** Opening Records for this exercise block **

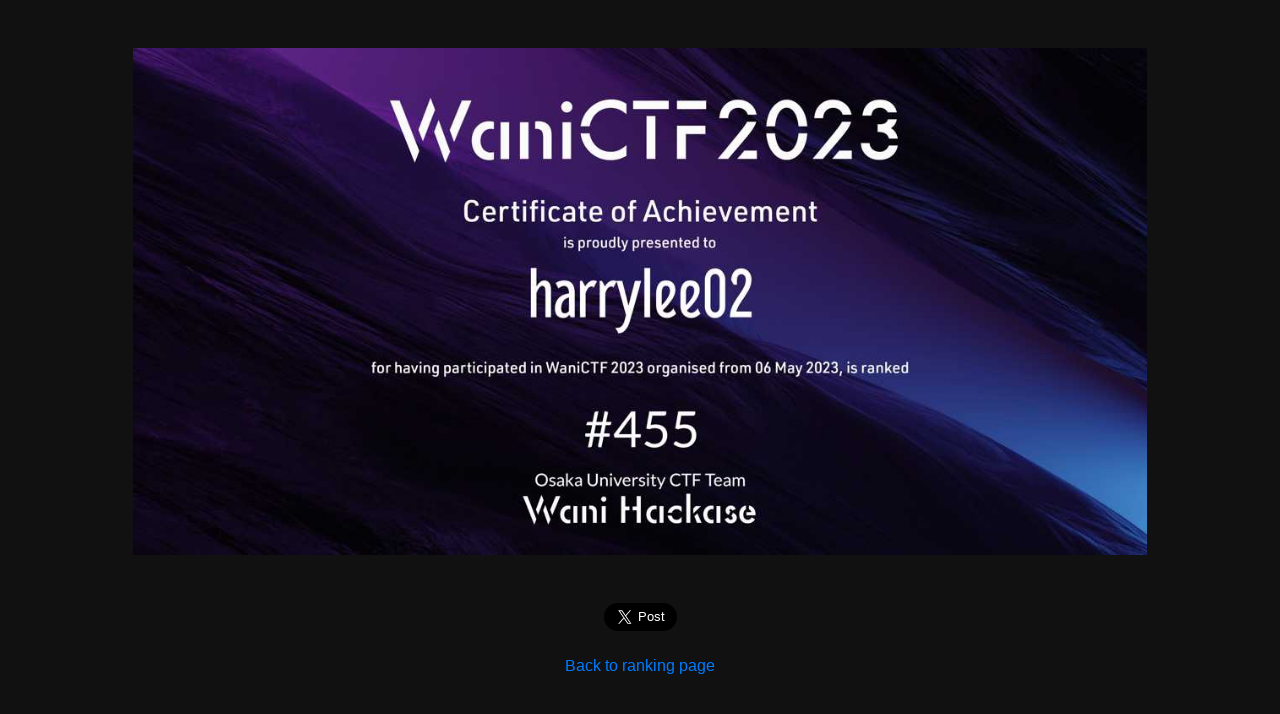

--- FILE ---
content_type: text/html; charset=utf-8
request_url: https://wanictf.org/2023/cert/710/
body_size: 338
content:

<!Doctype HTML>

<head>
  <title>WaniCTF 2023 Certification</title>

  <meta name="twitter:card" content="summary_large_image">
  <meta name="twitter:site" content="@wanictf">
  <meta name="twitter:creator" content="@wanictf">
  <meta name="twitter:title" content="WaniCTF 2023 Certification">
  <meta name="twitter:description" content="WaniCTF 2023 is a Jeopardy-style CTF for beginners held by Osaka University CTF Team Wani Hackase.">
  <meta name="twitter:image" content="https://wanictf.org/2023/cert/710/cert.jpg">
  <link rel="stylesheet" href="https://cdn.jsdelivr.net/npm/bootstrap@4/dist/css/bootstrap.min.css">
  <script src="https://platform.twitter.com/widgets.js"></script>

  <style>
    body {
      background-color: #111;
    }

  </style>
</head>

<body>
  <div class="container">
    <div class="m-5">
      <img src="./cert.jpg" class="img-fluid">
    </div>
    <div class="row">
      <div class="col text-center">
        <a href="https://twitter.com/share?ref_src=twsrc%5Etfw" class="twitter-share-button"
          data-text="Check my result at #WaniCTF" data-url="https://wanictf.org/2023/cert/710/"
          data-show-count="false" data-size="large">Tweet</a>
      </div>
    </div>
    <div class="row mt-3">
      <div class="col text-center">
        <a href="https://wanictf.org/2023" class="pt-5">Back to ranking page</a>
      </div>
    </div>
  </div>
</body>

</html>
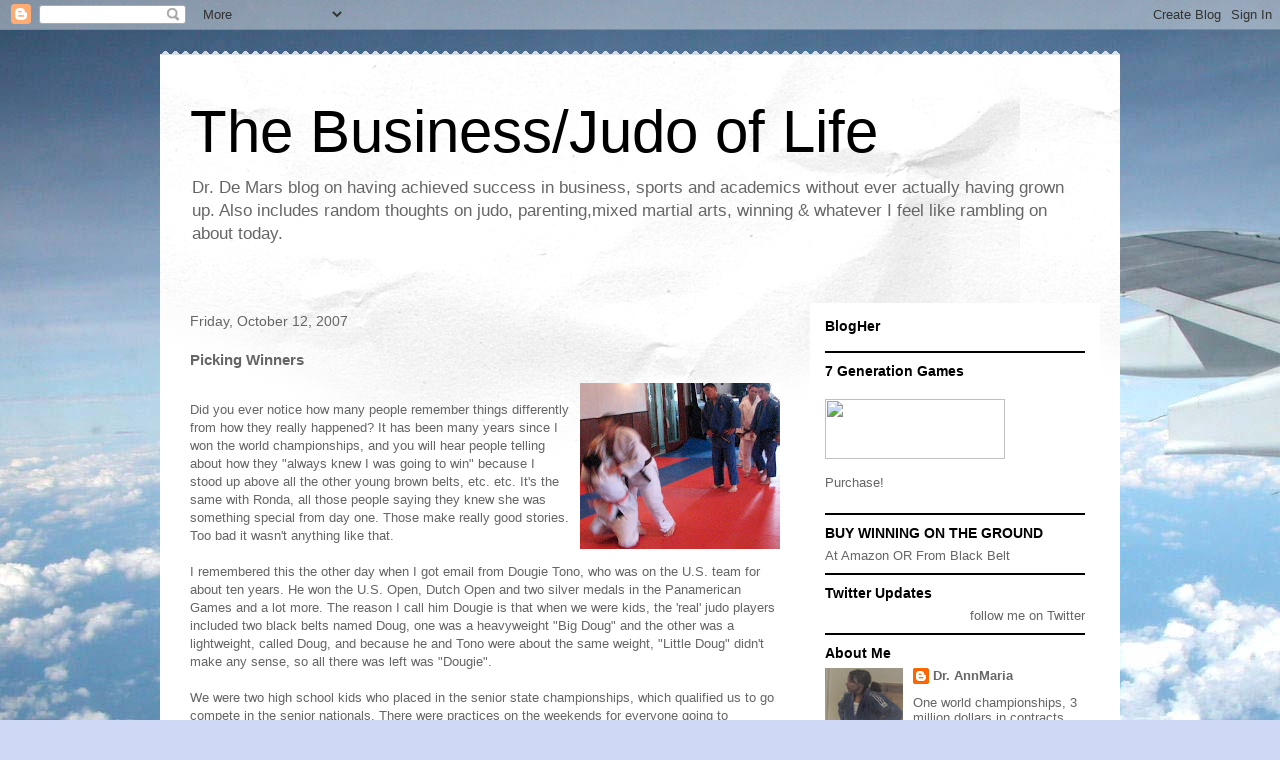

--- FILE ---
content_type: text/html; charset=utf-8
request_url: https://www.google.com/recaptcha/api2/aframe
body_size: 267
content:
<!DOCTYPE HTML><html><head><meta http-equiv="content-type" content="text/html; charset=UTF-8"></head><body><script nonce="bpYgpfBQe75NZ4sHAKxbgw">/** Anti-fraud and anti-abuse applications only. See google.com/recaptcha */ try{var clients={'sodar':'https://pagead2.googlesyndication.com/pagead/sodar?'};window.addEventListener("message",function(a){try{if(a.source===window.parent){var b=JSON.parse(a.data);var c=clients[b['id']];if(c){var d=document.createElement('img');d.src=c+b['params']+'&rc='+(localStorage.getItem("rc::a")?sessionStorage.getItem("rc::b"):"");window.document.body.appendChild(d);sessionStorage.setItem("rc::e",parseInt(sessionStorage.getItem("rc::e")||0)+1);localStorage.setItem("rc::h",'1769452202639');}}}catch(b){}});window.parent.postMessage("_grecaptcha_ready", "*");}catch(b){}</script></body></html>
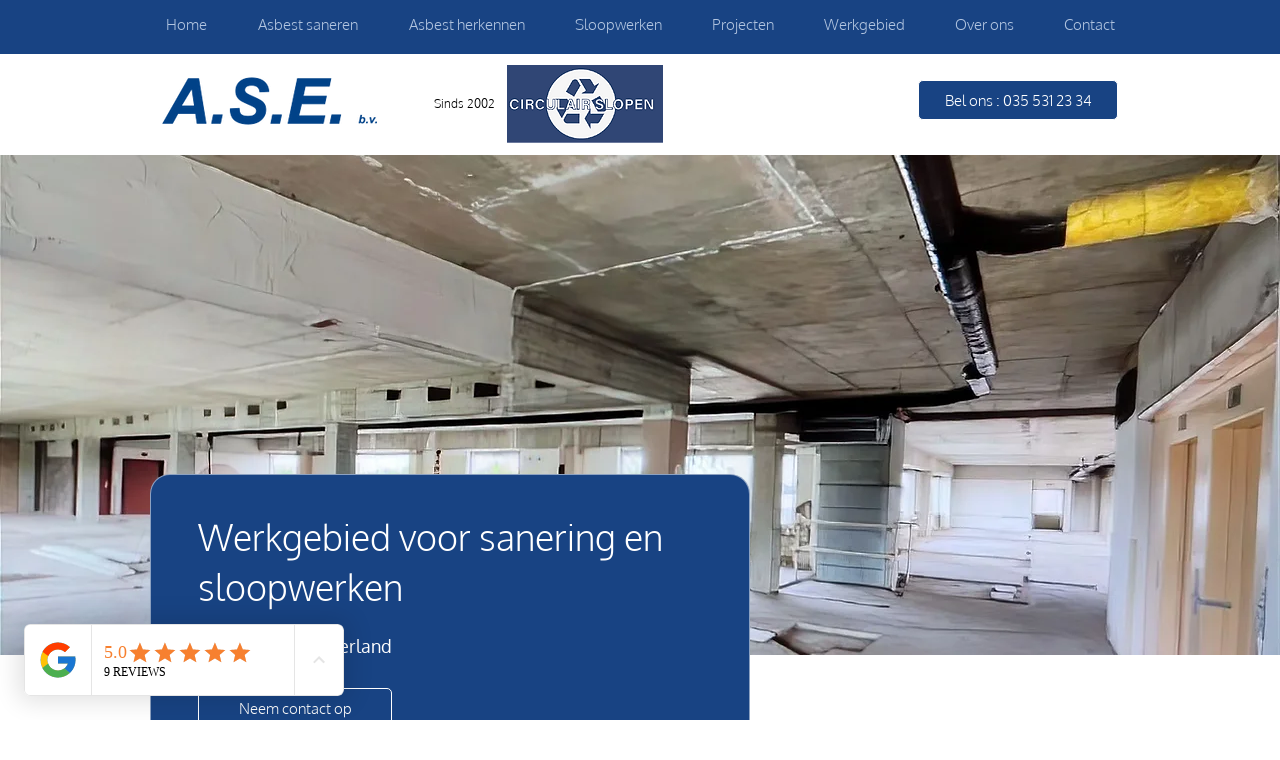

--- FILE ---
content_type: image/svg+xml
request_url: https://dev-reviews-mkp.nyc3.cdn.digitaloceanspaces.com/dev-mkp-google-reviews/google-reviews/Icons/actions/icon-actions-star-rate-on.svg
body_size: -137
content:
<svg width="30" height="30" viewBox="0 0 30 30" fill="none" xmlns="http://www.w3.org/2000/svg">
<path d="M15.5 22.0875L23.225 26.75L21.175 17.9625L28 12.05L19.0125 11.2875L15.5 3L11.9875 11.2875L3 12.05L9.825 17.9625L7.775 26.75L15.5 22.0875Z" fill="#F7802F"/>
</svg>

** Closing Records for this exercise block **

* [What is needed]
The line with "22.0875L23.225 26.75L21.175 17.9625L28" and every line after it up to the end of the entries: output those exactly, and only those.

* [Solution to this exercise]
<path d="M15.5 22.0875L23.225 26.75L21.175 17.9625L28 12.05L19.0125 11.2875L15.5 3L11.9875 11.2875L3 12.05L9.825 17.9625L7.775 26.75L15.5 22.0875Z" fill="#F7802F"/>
</svg>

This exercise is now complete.